I don't doubt for one minute that senior Civil Servants try to unduly influence policy to further their own agenda's.

I seem to recall civial servants being involved in the various alleged plots against Harold Wilson - I have no reason at all to think that they would act exactly the same with any Prime Minister who wished to implement policies which would be contrary to their wishes or more specifically interests.

However, I suspect that this would be most unlikely under a Conservative administration - they tend to be from the same sort of elite background and with the same vested interests - I dare say that offered little resistance to Blair and Brown's policies for the exact same reason.

Obviously there are inherent faults with the Civil Service system and they have an obscene amount of power and influence for unelected officials.
But I'm not convinced with this recent bout of passing the buck on to them.
It seems as if all our current politicians are incapable of accepting responsibility for their own actions and poor decision making.
Whatever the process the ultimate decision and responsibility always lies with the relevant Minister.
How often do politicians resign nowadays?
Very rarely.
Politicians like Heseltine, Hurd and Lawson had principles and accepted that the buck stopped with them - quite the opposite to this amoral bunch we have today.

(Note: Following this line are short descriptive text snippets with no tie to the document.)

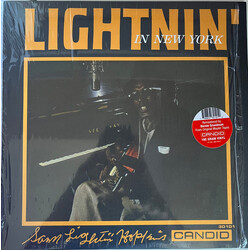 Lightnin' Hopkins Lightnin' In New York Vinyl LP USED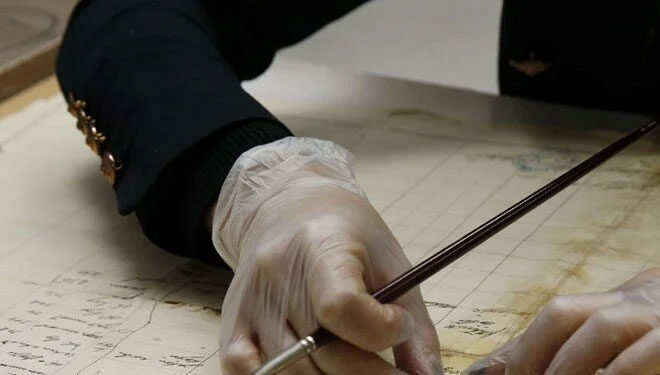 140 yıllık nüfus belgeleri dijital ortama taşınıyor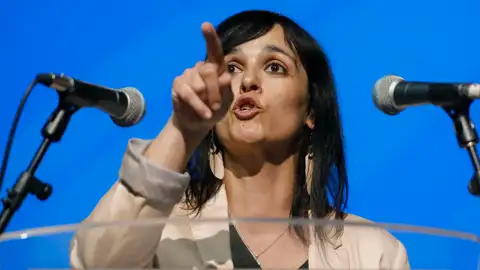 Sílvia Orriols, líder de Aliança Catalana, alcaldesa de Ripoll y cabeza de lista del partido por Girona a la Generalitat. Sílvia Orriols, líder de Aliança Catalana, alcaldesa de Ripoll y cabeza de lista del partido por Girona a la Generalitat.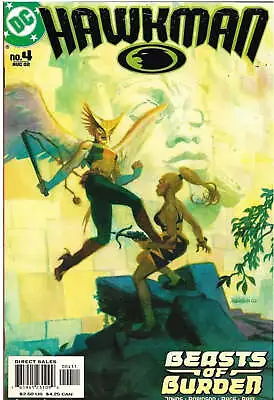 Buy Hawkman #4 - DC Comics - 2002 • 2.95£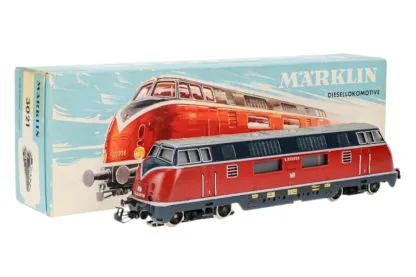 Märklin H0 3021 Diesellok V200056 in OVP – Bild 3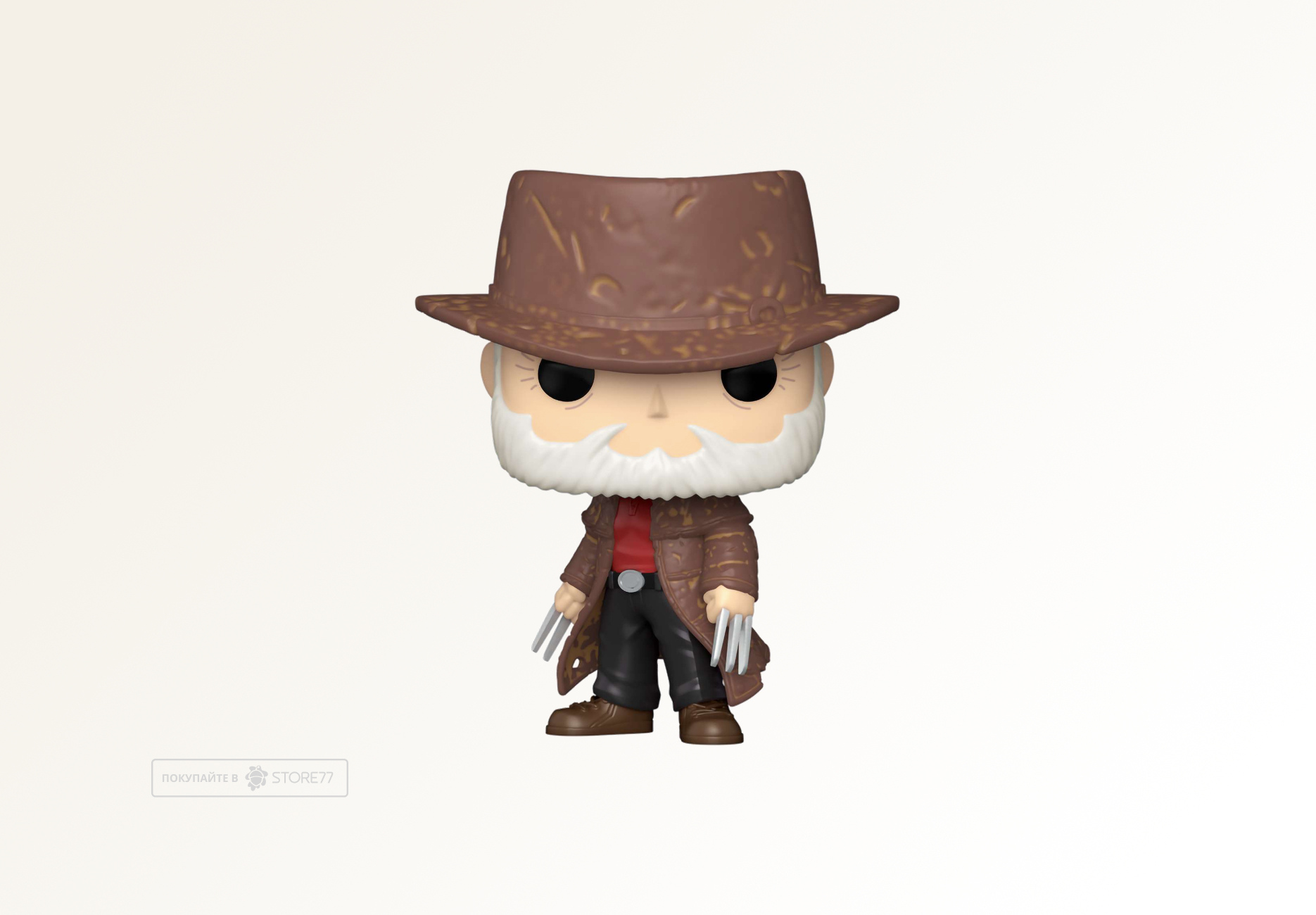 Фигурка Funko POP! Bobble Marvel Wolverine 50th Old Man Logan (1374)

Seems quite obvious to me that this is the usual deflection tactics for public consumption whilst absolving the politicians of any responsibility.
www.bbc.co.uk...

Like most things in the UK, reform of the Civil Service is required but for this to happen we need politicians of conviction rather than the careerist, self-promoting and self-advancing crop we have today.

A bit of preaching to the converted I know, and I've wandered a bit off topic yet again - becoming too much of a habit this.